TEXTO DE ORIGEM:

______________________________

Clair Obscur: Expedition 33 é o primeiro jogo da desenvolvedora francesa Sandfall, criada por uma equipe pequena de ex funcionarios de estudios renomados.
Desde que foi apresentado pela primeira vez já teve a minha total atenção, primeiro pela qualidade visual que nos mostrava ser um jogo com uma direção de arte muito bem trabalhada e o segundo ponto talvez o maior destaque por aqui, que foi a opção em ser um RPG por Turnos.

Essa escolha me deixou curioso em pensar os motivos pelo qual um estúdio hoje em dia faria um RPG de Turnos, um estilo que até mesmo grandes e renomados jogos abandonaram com a ideia de que o público não se interessa mais por títulos assim.
São poucos os lançamentos que se mantém em peso no gênero como a série Persona e um ou outro jogo indie que acaba por ganhar destaque como foi o caso de Sea of Stars.
Como alguém que cresceu jogando nos anos 90 e viveu de pertinho a era onde toda semana surgia um novo RPG de turno para experimentar em meu PlayStation, este tipo de jogo acaba sim mexendo um pouco com a minha nostalgia, mas nem sempre isso é suficiente.
Entretanto, Clair Obscur: Expedition 33 é um jogo atemporal, que vai alem da nostalgia, da minha ou da sua, ele é uma carta de amor de um time claramente apaixonada por seu trabalho trazendo uma proposta que ilumina a escuridão que infelizmente boa parte dos grandes estúdios resolveram se enfiar e não querem de la sair.
Um título que consegue entregar um trabalho primoroso em praticamente todos os aspectos que um jogo se propõe a entregar. Um roteiro cativante que nos deixa curioso em continuar a desvendar seus detalhes, personagens carismáticos e com personalidades próprias que nos faz ter um sentimento que são pessoas que conhecemos a tempos, um mundo original cheio de detalhes próprios que nos faz ter a vontade de viajar por ele e um sistema que de fato não reinventa a roda, mas faz com que ela rode ainda melhor.

______________________________

PARTES DO EXERCÍCIO:
1) Quais jogos são citados pelo nome no texto sobre Clair Obscur, acima? Faça uma lista com todos.
2) Nos registros, copie de novo as linhas que vão da que tem "At what depth" até o fim, trocando "nearer" por "closer" e deixando o resto igual. Não coloque as imagens.

______________________________

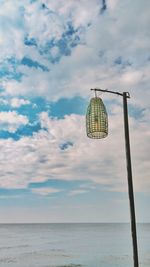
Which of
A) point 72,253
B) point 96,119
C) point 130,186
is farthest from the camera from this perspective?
point 72,253

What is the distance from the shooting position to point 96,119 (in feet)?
21.0

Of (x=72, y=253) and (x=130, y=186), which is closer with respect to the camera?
(x=130, y=186)

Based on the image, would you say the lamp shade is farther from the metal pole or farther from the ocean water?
the ocean water

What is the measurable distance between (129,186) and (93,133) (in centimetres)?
117

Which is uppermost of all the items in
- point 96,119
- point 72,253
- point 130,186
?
point 96,119

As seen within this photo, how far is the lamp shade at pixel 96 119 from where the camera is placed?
6398mm

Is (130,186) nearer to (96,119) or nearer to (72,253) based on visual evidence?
(96,119)

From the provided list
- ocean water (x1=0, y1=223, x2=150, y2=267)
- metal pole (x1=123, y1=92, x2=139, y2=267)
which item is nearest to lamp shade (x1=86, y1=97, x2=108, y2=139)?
metal pole (x1=123, y1=92, x2=139, y2=267)

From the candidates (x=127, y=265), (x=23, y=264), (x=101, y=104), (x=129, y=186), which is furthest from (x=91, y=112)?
(x=23, y=264)

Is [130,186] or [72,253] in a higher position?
[130,186]

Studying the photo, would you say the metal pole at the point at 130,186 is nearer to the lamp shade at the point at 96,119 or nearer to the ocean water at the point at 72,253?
the lamp shade at the point at 96,119

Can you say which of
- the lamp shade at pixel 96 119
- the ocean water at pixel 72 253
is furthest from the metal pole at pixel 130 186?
the ocean water at pixel 72 253

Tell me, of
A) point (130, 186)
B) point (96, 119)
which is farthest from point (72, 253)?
point (130, 186)

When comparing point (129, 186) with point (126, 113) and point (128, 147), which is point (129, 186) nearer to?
point (128, 147)
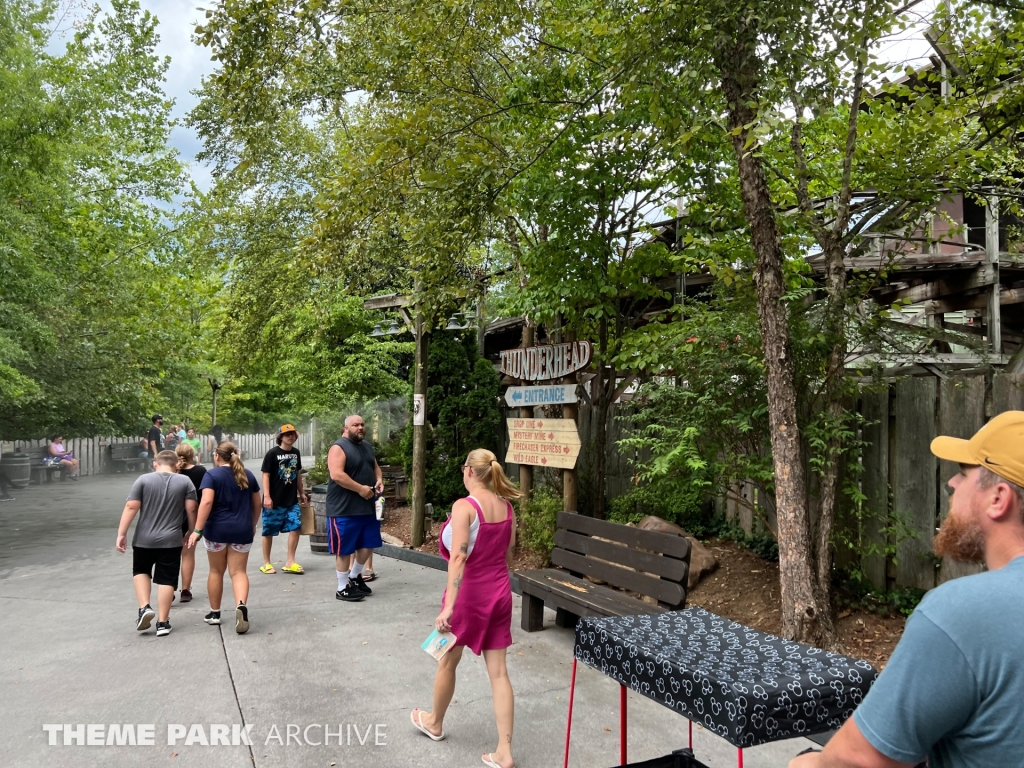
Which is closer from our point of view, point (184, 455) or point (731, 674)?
point (731, 674)

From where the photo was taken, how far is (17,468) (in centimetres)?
2259

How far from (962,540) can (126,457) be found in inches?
1373

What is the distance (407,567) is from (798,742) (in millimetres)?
5908

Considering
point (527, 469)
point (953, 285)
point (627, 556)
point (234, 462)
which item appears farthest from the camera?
point (953, 285)

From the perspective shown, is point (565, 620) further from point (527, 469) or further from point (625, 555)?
point (527, 469)

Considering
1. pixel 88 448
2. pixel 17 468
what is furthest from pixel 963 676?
pixel 88 448

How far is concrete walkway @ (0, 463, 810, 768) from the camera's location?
13.4 feet

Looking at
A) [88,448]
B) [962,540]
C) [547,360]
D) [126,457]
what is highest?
[547,360]

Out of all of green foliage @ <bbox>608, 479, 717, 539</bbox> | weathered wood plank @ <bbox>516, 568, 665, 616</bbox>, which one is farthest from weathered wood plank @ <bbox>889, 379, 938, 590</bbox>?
green foliage @ <bbox>608, 479, 717, 539</bbox>

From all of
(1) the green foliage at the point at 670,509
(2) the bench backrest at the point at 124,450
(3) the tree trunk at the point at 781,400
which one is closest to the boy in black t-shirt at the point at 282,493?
(1) the green foliage at the point at 670,509

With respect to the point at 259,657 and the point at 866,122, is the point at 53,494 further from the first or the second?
the point at 866,122

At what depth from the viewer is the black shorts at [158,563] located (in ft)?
21.0

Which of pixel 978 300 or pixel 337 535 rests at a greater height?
pixel 978 300

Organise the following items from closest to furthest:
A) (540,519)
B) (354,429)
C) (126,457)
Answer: (354,429)
(540,519)
(126,457)
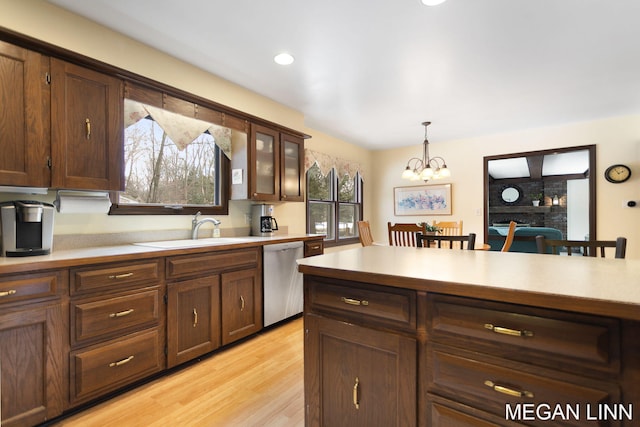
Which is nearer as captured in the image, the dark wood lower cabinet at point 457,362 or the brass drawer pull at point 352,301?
the dark wood lower cabinet at point 457,362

______________________________

RESPOSTAS POR TAREFA:
1)
- Clair Obscur: Expedition 33
- Persona
- Sea of Stars

2)
At what depth from the viewer is the black shorts at [158,563] located (in ft)?
21.0

Which of pixel 978 300 or pixel 337 535 rests at a greater height?
pixel 978 300

Organise the following items from closest to furthest:
A) (540,519)
B) (354,429)
C) (126,457)
Answer: (354,429)
(540,519)
(126,457)
Which is closer as captured in the image, the dark wood lower cabinet at point 457,362 or the brass drawer pull at point 352,301?
the dark wood lower cabinet at point 457,362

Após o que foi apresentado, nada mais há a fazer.